- - Sunday, January 5, 2020

President Donald Trump once waxed poetic about keeping “bad hombres” out of the United States. Qassem Soleimani was one such bad hombre.

Soleimani, the powerful and malevolent Iranian general who the U.S. took out on Thursday evening in Iraq, was an evil, blood-soaked figure. Gen. David Petraeus once called him “our most significant and evil adversary in the greater Middle East.” Soleimani directed Iran’s Revolutionary Guard’s Quds Force, a U.S.-designated terrorist organization. The Quds Force not only wreaked havoc on its own, but also trained and armed terrorist groups from Iraq to Lebanon to Syria to Yemen to the Palestinian territories.

Soleimani was directly responsible for the deaths of hundreds of U.S. troops in Iraq. And even as the U.S. presence in Iraq wound down, he was still grimly active, making war on the United States and our allies. Recent militia attacks on the U.S. Embassy in Baghdad were directed by forces under Soleimani’s direction. It’s telling, indeed, that Soleimani was actually in Iraq as those attacks occurred. (He was killed, apparently by drone strike, at Baghdad’s airport.) Soleimani was also hard at work undermining Israel and Saudi Arabia.

According to the Pentagon, at the time of his demise, Soleimani was actively planning yet more bloodshed. “This strike was aimed at deterring future Iranian attack plans,” the Defense Department said in a statement. The targeted strike on Soleimani shows that the United States maintains robust intelligence in the Middle East — this in stark contrast, for instance, to North Korea.

Tony Badran, an Iran expert at the Foundation for Defense of Democracies, explained that, “Strategically, the killing of Osama Bin Laden and, more recently, of ISIS leader Abu Bakr al-Baghdadi, pale by comparison. In addition to being responsible for killing hundreds of US soldiers during the Iraq War, Soleimani directed a larger state project, which has shaped the geo-politics of the region.” Soleimani was a key figure in Tehran’s power projection across the region — he was central in implementing Iran’s plans for dominance across the Middle East.

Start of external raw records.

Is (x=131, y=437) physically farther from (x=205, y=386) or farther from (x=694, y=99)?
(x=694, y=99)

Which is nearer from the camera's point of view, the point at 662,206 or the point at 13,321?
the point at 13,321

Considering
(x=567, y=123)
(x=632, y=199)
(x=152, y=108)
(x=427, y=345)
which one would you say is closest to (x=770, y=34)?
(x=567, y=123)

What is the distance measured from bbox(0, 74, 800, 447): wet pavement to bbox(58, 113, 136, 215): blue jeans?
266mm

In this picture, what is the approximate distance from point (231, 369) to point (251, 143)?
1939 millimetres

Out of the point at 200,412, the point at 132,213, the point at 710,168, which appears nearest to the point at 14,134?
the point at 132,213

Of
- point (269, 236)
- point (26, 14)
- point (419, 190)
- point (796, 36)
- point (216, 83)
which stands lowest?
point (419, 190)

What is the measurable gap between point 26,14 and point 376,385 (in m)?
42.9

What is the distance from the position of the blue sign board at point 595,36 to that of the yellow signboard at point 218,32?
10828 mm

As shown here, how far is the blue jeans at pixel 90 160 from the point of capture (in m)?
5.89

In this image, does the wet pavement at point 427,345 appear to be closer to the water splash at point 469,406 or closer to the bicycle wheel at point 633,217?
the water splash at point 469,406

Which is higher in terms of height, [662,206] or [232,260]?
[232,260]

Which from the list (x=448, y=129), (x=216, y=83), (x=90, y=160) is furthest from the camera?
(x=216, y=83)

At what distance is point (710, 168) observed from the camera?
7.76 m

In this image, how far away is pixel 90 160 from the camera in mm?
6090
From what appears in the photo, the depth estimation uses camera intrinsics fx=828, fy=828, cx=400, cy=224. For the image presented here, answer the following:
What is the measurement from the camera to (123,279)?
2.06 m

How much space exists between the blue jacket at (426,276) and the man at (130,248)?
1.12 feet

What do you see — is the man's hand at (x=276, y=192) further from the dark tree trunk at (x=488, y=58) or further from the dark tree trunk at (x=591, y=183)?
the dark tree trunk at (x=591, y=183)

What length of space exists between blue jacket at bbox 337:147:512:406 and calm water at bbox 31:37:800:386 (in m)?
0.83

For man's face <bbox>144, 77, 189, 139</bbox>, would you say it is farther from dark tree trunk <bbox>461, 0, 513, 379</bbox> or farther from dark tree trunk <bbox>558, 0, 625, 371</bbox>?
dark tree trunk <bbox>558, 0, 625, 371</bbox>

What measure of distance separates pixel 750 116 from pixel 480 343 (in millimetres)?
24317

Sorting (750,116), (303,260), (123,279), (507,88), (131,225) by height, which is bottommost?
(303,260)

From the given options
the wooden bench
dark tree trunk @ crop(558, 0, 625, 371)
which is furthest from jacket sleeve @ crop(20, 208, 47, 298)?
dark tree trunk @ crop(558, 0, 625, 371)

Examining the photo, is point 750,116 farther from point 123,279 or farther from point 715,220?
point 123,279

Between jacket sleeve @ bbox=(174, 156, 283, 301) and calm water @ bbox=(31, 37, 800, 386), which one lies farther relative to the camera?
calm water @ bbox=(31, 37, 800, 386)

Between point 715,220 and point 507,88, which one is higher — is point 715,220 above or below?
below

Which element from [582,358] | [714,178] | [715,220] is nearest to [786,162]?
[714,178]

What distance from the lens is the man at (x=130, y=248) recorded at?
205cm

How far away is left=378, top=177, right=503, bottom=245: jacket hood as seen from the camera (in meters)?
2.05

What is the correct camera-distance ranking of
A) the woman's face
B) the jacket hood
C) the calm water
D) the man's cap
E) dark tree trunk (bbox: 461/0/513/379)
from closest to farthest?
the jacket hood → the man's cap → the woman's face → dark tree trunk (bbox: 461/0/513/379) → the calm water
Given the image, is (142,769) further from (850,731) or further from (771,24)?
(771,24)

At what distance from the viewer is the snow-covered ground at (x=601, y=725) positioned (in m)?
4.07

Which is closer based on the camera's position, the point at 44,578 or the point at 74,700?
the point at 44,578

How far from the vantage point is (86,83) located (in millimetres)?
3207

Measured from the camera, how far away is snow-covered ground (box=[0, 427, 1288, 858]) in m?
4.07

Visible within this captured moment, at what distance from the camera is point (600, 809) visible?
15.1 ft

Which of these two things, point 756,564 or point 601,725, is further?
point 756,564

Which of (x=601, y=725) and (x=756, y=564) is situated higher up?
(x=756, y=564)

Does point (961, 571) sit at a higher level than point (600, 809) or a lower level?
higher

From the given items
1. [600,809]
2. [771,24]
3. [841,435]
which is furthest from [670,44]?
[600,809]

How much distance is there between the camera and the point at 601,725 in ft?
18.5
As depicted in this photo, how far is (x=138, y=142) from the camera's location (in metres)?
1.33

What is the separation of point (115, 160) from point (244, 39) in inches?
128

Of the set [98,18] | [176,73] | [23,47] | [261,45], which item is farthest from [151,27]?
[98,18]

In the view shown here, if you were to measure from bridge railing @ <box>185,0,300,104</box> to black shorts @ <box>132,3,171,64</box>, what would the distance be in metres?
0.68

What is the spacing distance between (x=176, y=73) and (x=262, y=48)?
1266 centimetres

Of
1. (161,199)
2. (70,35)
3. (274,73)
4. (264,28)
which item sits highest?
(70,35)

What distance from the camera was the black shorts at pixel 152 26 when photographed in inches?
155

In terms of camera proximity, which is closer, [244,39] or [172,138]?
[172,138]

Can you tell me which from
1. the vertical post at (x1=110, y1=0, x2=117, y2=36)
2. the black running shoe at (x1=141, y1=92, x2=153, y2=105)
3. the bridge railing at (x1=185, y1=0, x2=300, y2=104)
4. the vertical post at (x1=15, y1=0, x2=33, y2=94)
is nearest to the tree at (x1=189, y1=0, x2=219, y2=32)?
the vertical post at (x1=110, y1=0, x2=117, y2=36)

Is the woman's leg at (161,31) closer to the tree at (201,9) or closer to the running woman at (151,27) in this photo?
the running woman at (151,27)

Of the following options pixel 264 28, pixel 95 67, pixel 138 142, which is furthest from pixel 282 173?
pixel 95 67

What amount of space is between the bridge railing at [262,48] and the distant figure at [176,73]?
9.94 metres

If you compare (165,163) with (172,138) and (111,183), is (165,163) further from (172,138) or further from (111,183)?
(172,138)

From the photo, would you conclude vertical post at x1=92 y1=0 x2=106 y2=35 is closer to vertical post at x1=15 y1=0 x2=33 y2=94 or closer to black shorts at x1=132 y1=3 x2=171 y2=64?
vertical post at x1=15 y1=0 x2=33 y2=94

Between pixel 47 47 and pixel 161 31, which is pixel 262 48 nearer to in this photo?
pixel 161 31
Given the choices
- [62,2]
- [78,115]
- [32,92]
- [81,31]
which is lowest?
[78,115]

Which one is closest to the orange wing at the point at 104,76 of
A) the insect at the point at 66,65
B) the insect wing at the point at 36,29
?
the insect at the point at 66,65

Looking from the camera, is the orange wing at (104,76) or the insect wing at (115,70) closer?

Both Presidents Bush and Obama reportedly had opportunities to kill Soleimani, and both declined. Soleimani, they likely reasoned, was simply too powerful; second in command in Iran, behind only the ayatollah. He was considerably more influential than Iran’s quasi-democratically elected president. And indeed, there can be no doubt that taking him out will be viewed in Tehran as a significant provocation, and an escalation in the United States’ long-running conflict with post-1979 Iran. The key, now, will be to continue to contain and deter Iran’s bloody actions. The killing of Soleimani will, hopefully, show that the United States is no longer to be trifled with, and that Iran’s actions will be met with a significant cost going forward.

President Trump was elected, in part, on pledging to withdraw the United States’ heavy footprint in the Middle East. But he’s also put Iran on notice, telegraphing in very clear ways he is not going to allow the region to become a fiefdom of Tehran. This is a good thing. Indeed, deterring Iranian imperialism is not inconsistent with the United States’ move for a lighter footprint. Qassem Soleimani was a bad hombre, and he had it coming. To coin a phrase: Sic semper bad hombres.